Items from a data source
------------------------------
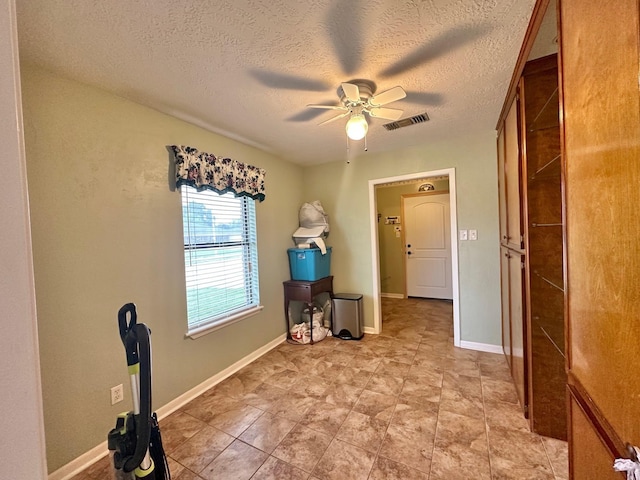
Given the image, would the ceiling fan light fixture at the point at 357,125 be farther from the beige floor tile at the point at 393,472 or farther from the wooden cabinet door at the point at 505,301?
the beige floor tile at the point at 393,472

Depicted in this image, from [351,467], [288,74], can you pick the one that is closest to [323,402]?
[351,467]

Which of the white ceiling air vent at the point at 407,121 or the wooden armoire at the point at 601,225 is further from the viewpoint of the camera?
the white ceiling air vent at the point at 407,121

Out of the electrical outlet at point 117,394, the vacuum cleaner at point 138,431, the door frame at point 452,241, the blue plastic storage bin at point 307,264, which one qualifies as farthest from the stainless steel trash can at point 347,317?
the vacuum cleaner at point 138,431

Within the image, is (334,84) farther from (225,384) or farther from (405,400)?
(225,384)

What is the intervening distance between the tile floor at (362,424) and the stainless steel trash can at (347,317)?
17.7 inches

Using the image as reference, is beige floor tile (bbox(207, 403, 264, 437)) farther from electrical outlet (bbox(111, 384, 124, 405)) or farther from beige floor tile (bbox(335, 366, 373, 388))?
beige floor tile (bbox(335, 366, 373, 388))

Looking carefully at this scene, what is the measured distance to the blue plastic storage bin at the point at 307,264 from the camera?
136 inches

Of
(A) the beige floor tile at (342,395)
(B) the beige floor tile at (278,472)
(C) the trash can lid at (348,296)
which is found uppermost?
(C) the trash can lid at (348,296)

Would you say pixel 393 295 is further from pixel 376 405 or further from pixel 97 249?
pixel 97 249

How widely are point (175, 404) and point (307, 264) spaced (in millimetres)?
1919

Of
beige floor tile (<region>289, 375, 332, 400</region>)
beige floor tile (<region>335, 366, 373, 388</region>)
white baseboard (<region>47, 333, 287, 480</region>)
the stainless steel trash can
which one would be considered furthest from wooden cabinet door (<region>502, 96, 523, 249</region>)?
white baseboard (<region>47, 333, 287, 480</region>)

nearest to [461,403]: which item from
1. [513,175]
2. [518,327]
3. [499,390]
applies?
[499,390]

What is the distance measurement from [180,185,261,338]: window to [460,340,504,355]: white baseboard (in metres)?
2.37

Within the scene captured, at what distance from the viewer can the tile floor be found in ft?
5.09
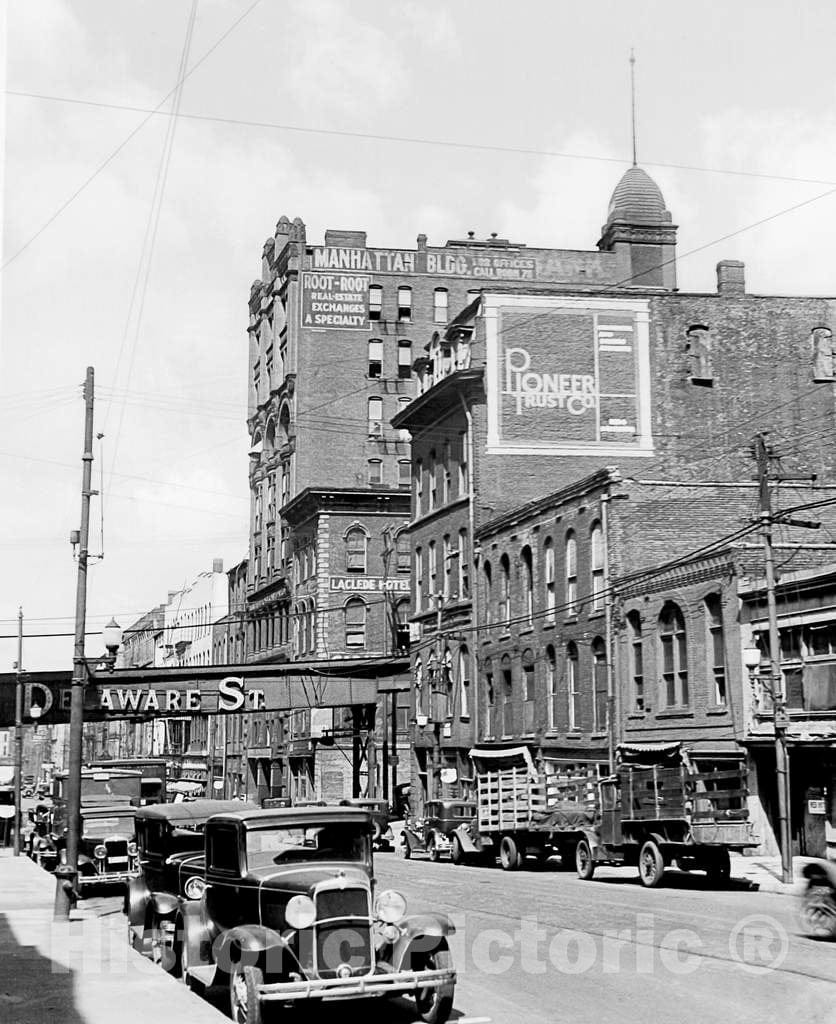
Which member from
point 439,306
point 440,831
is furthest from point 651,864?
------------------------------
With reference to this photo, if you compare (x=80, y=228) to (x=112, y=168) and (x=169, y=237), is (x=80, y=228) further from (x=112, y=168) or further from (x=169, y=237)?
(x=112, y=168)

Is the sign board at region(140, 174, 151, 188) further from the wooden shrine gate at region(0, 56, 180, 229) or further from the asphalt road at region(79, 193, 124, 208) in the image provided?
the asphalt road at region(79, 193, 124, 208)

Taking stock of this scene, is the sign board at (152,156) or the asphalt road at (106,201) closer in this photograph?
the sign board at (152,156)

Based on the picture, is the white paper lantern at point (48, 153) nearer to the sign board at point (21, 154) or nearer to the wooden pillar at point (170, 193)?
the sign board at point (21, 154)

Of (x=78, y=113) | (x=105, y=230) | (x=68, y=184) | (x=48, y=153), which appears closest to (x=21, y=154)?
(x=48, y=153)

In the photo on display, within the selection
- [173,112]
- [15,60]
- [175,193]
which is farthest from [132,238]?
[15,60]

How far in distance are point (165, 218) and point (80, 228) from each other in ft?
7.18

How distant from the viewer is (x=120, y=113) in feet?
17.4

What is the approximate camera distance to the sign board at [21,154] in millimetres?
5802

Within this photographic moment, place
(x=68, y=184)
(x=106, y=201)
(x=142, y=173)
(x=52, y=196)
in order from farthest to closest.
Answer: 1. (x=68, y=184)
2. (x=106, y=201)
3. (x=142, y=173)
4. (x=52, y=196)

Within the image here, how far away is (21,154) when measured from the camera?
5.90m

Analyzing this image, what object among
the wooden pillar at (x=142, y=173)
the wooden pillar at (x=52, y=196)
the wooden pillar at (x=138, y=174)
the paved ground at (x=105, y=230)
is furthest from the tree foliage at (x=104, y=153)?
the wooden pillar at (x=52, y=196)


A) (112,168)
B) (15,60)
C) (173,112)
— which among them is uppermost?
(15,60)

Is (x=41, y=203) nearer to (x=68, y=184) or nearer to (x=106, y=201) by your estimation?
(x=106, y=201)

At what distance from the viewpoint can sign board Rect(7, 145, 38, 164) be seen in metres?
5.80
------------------------------
> **Short exercise**
Copy out the lines starting at the one containing "How distant from" and ending at the one containing "4. (x=52, y=196)", with "sign board" replaced by "signpost" and nothing else changed.

> **Reply to the task**
How distant from the viewer is (x=120, y=113) in feet?
17.4

What is the approximate camera distance to the signpost at [21,154] in millimetres?
5802

Within this photographic moment, place
(x=68, y=184)
(x=106, y=201)
(x=142, y=173)
(x=52, y=196)
in order from farthest to closest.
Answer: 1. (x=68, y=184)
2. (x=106, y=201)
3. (x=142, y=173)
4. (x=52, y=196)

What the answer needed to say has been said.